[Items stored from a collection]
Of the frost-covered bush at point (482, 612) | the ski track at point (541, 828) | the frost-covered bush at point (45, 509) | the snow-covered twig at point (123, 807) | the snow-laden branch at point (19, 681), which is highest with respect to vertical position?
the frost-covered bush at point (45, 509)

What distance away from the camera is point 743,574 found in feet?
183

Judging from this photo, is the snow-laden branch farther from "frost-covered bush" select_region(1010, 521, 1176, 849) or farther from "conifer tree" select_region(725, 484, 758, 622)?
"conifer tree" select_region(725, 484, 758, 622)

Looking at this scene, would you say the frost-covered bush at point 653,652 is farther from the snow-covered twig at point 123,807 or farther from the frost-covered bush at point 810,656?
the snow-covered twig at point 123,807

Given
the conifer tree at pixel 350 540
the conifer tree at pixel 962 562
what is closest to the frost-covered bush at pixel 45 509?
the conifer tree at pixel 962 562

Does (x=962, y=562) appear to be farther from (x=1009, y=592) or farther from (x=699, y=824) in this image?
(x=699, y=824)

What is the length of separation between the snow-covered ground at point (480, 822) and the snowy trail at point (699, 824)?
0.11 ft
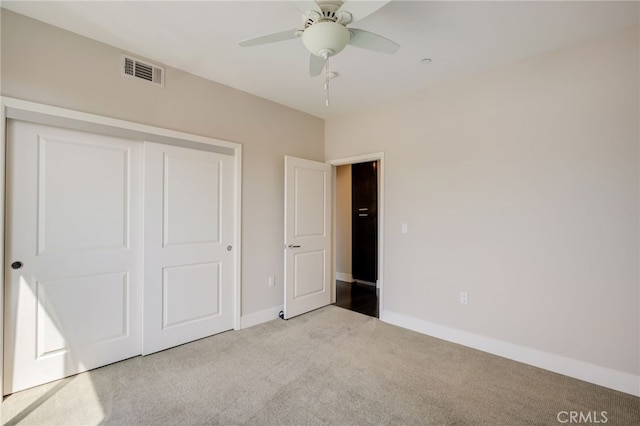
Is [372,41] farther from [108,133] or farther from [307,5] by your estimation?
[108,133]

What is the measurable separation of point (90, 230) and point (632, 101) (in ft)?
14.2

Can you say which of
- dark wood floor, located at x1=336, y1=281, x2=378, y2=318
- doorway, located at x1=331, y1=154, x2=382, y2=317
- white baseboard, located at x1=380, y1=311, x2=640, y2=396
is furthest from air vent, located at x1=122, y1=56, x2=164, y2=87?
white baseboard, located at x1=380, y1=311, x2=640, y2=396

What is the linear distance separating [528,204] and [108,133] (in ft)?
12.2

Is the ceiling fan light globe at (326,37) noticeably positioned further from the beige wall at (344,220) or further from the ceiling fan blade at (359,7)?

= What to work on =
Copy every line of the listing above word for word, leaving out the picture markers.

= Correct answer =
Of the frost-covered bush at point (482, 612) | the ski track at point (541, 828) | the frost-covered bush at point (45, 509) | the snow-covered twig at point (123, 807) | the snow-laden branch at point (19, 681), which is highest with respect to vertical position?
the frost-covered bush at point (45, 509)

What distance away from the camera is point 743,574 found in feet?
183

Judging from this photo, is the snow-laden branch farther from "frost-covered bush" select_region(1010, 521, 1176, 849) or farther from "conifer tree" select_region(725, 484, 758, 622)?
"conifer tree" select_region(725, 484, 758, 622)

Looking at this scene, would you say the frost-covered bush at point 653,652 is farther from the snow-covered twig at point 123,807 or farther from the frost-covered bush at point 810,656?
the snow-covered twig at point 123,807

Given
the conifer tree at pixel 350 540
the conifer tree at pixel 962 562
what is closest to the frost-covered bush at pixel 45 509?
the conifer tree at pixel 962 562

Does (x=962, y=562) appear to be farther from (x=1009, y=592) or farther from (x=699, y=824) in this image?
(x=699, y=824)

What is the length of separation between the snow-covered ground at point (480, 822) and the snowy trail at point (699, 824)?
0.11 ft
Is [372,41] farther from [108,133] or farther from [307,5] by your estimation?
[108,133]

What is the measurable separation of point (90, 230) and point (632, 101) (in ft)?
14.2

Can you say which of
- dark wood floor, located at x1=336, y1=281, x2=378, y2=318
- doorway, located at x1=331, y1=154, x2=382, y2=317
- white baseboard, located at x1=380, y1=311, x2=640, y2=396
is furthest from air vent, located at x1=122, y1=56, x2=164, y2=87?
white baseboard, located at x1=380, y1=311, x2=640, y2=396

What is the linear distance separating [528,204] and [108,133] (in ft)?
12.2

Is the ceiling fan light globe at (326,37) noticeably positioned further from the beige wall at (344,220) or further from the ceiling fan blade at (359,7)?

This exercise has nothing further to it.